* [Exercise]: Resume the passage on superplasticizers in fly ash geopolymer composites, starting right after its last sentence.

* [Source]:
--*--
However, results can be found for geopolymer composites based on fly ash alone.

Mezhov et al. [23] investigated the effect of a polynaphthalene sulfonate (PNS) superplasticizer on the properties of fly ash and cement-based pastes. The admixture was added during mechanical activation of the fly ash (5% by weight of FA) or with the mixing water (0.5% by weight of binder). More favorable results were obtained by adding a superplasticizer during mechanical activation compared to the pastes with SP added by mixing water.

Laskar et al. [24] found that the third-generation water reducer based on high-range polycarboxylic ether (1.5% by weight of fly ash) improved the workability of concrete based on fly ash, but with a lower molar mass (4 M) NaOH solution that was used.
--*--
* [Dataset excerpts]:

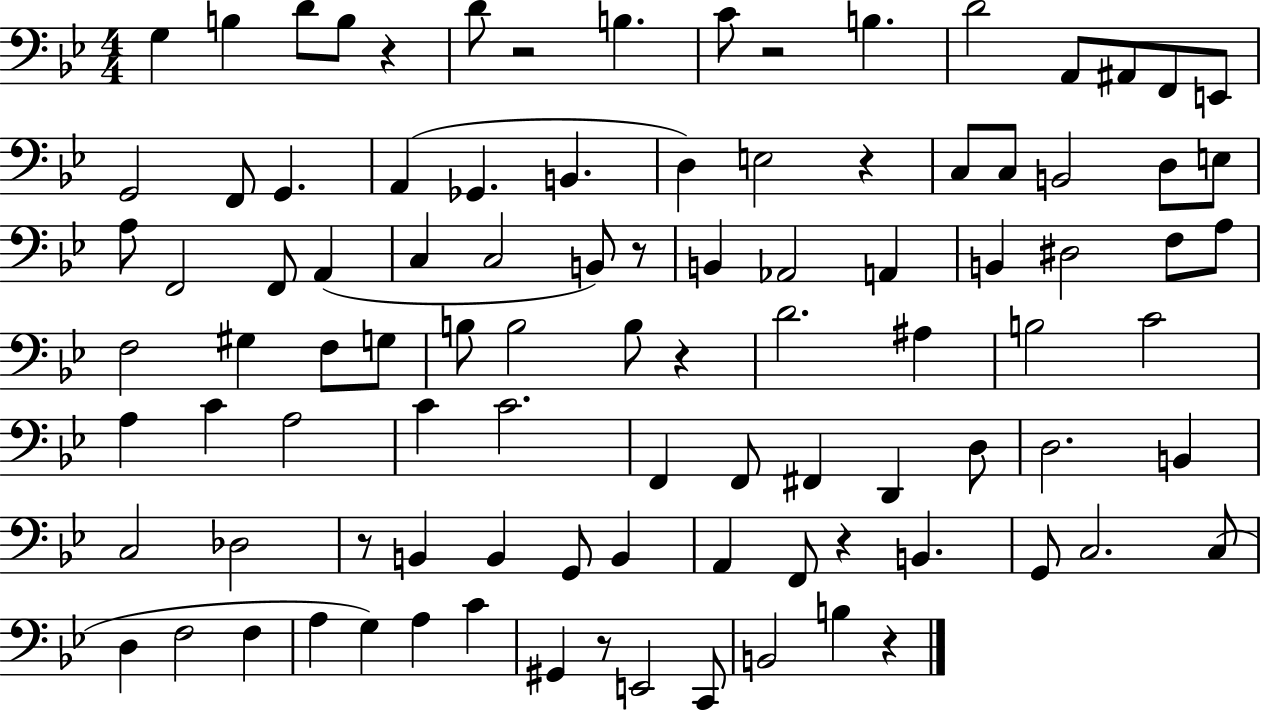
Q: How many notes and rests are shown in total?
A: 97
--*--
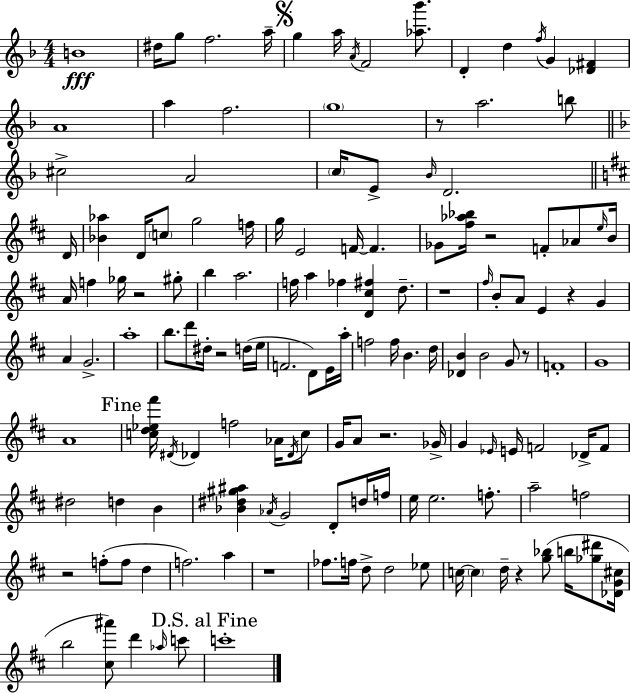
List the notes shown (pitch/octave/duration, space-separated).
--*--
* [Task response]:
Nematollahi et al. [25] studied the effect of six types of superplasticizers (with a dose of 1% by mass of fly ash) on geopolymer pastes, two naphthalene-based, three modified polycarboxylate admixtures, and one melamine-based powder. Based on the results, it was found that the effect of admixtures depends on the type of superplasticizer. In all cases, there was a reduction in compressive strength. However, the most favorable results were obtained by using admixtures based on a modified polycarboxylate. Increased knowledge of the effects of the use of different admixtures in geopolymer composites will allow mixtures to be designed with selected properties. This is particularly important when producing geopolymers based on regionally available materials, especially local fly ash.

2. Materials

Silica fly ash from the local heat and power plant was used as a binder material. The material met the requirements of the EN 450-1 standard [26]. The chemical oxide compositions of the fly ash are presented in Table 1. Fly ash was characterized by a loss on ignition of 4.37% (according to EN 450–class A).

Sand in the 0–2 mm fraction was used as an aggregate. The grain size distribution of the sand is presented in Table 2.

Three different admixtures (AD) were used: a liquifying admixture based on stabilized polycarboxylates (AD1), a plasticizing admixture (AD2), and a liquifying admixture based on modified polynaphthalenes (AD3). The characteristics of the ADs used in this study are summarized in Table 3.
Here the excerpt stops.